START Listed records

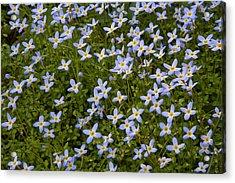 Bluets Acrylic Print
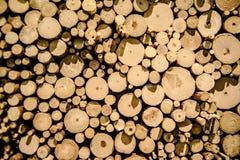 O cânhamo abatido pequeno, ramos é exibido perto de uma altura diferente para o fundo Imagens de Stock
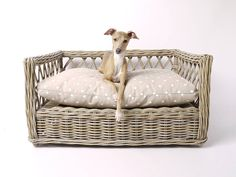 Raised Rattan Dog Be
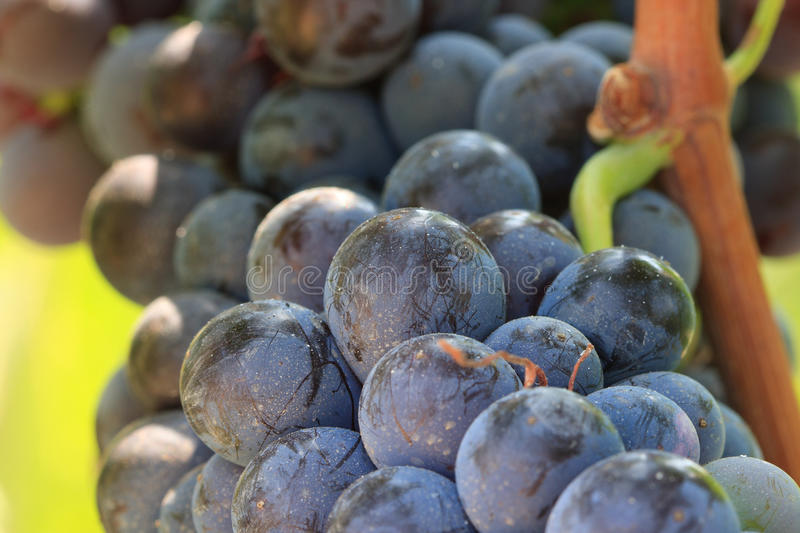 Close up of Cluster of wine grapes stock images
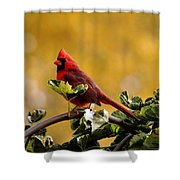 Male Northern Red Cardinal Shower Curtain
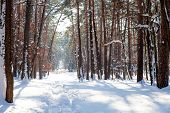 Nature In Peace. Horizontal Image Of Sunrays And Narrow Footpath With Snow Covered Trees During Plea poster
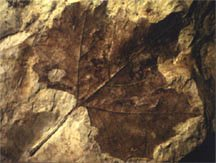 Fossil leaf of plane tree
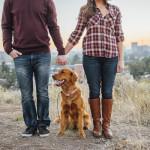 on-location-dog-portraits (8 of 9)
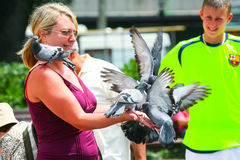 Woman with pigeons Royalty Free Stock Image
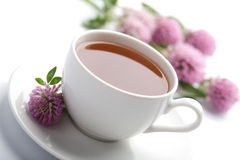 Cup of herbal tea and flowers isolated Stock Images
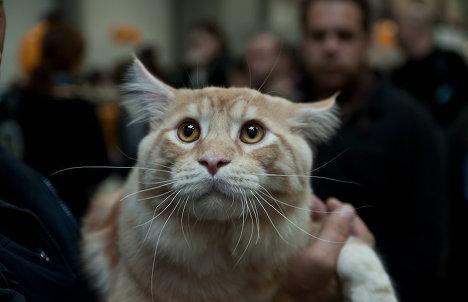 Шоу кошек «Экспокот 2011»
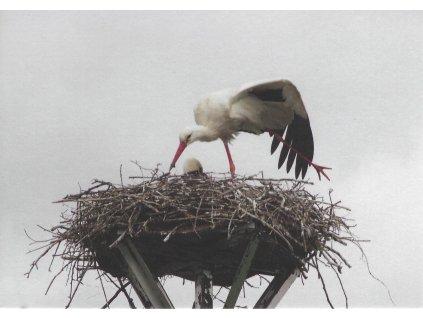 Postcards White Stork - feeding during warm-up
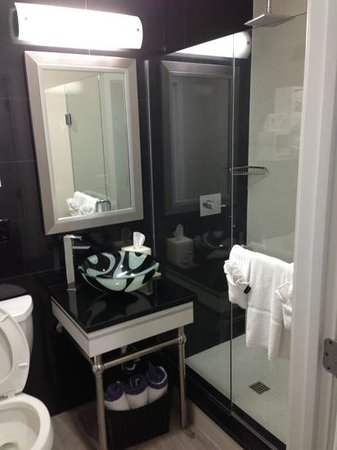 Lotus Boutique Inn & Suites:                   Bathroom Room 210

END Listed records
START Listed records

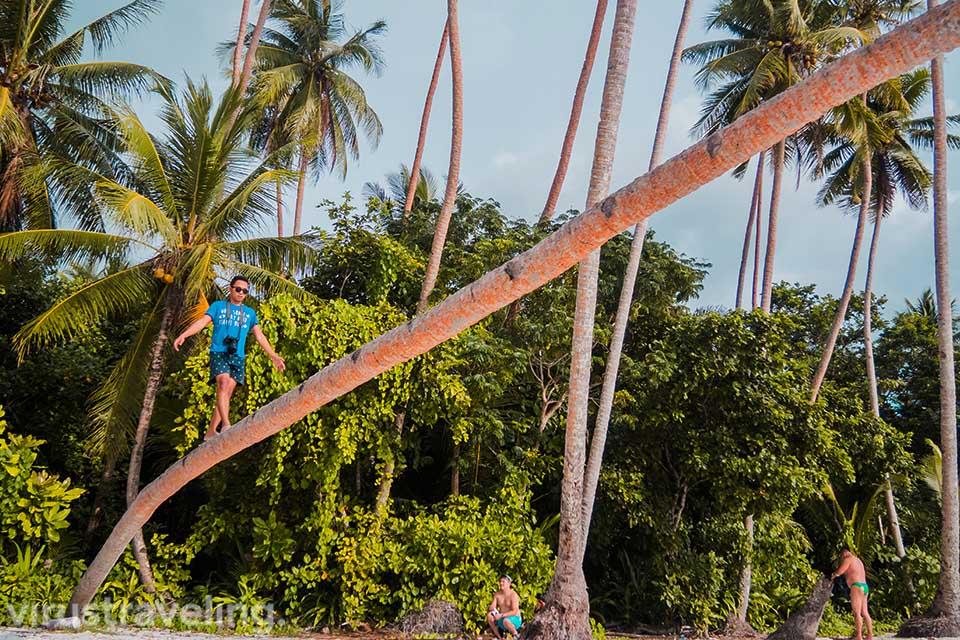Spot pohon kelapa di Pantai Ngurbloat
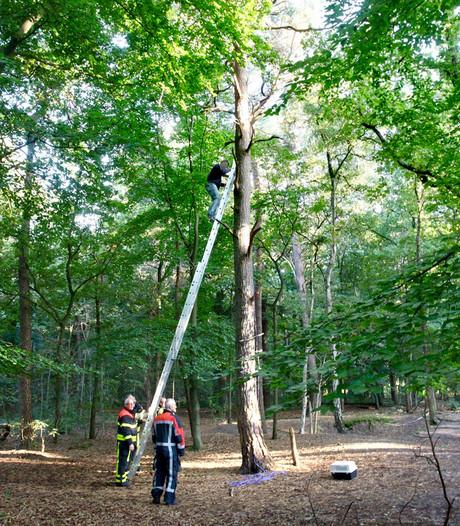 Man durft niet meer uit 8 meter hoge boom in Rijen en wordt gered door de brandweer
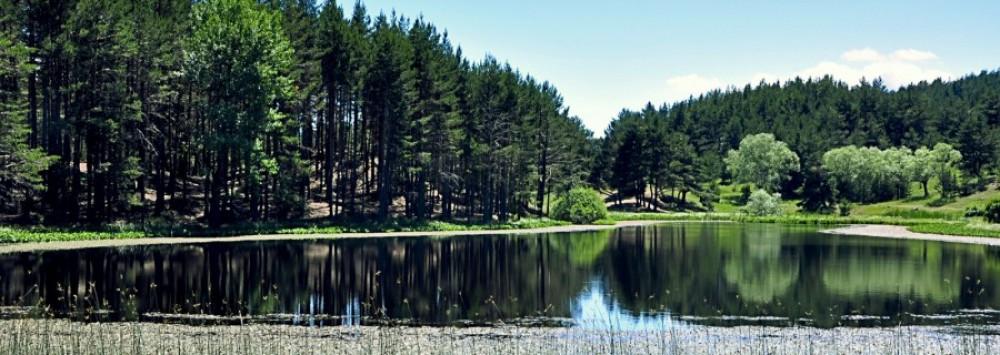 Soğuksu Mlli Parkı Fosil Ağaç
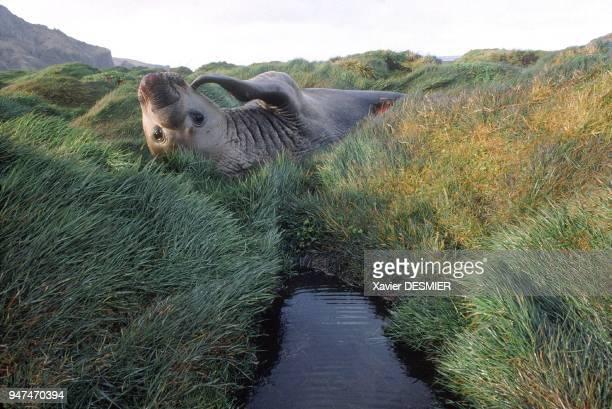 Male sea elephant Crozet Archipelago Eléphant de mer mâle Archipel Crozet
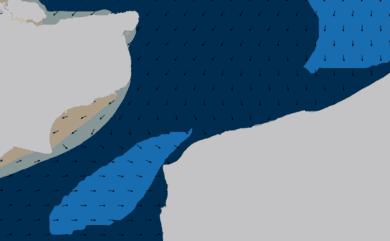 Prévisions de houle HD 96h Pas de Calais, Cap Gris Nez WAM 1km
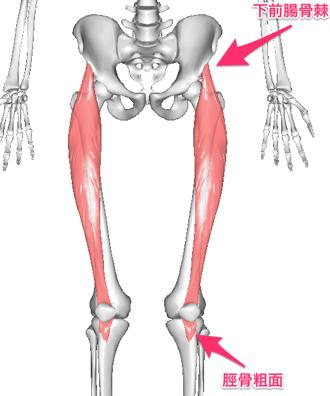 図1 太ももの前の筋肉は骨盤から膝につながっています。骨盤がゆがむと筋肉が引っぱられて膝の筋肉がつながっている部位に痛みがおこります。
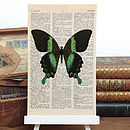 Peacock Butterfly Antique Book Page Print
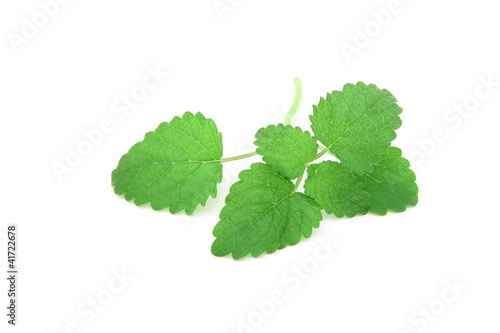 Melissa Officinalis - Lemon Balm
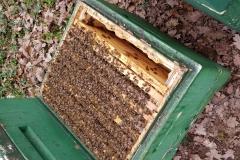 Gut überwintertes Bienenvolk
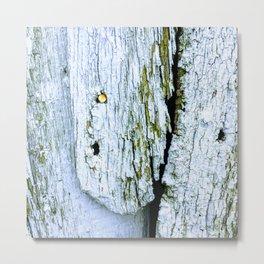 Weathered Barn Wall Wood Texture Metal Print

END Listed records
START Listed records

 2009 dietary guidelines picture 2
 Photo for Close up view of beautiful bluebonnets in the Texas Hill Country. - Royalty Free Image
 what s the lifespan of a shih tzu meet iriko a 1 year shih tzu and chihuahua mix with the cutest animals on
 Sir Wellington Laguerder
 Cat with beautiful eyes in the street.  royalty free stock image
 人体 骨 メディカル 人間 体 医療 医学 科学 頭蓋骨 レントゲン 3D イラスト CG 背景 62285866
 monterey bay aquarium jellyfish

END Listed records

● **The task**: Reproduce, word for word, only the lines in the records above from the line with "Bluets Acrylic Print" through the line with "Male Northern Red Cardinal Shower Curtain", including both ends; omit the pictures.

● **Your solution**:
 Bluets Acrylic Print
 O cânhamo abatido pequeno, ramos é exibido perto de uma altura diferente para o fundo Imagens de Stock
 Raised Rattan Dog Be
 Close up of Cluster of wine grapes stock images
 Male Northern Red Cardinal Shower Curtain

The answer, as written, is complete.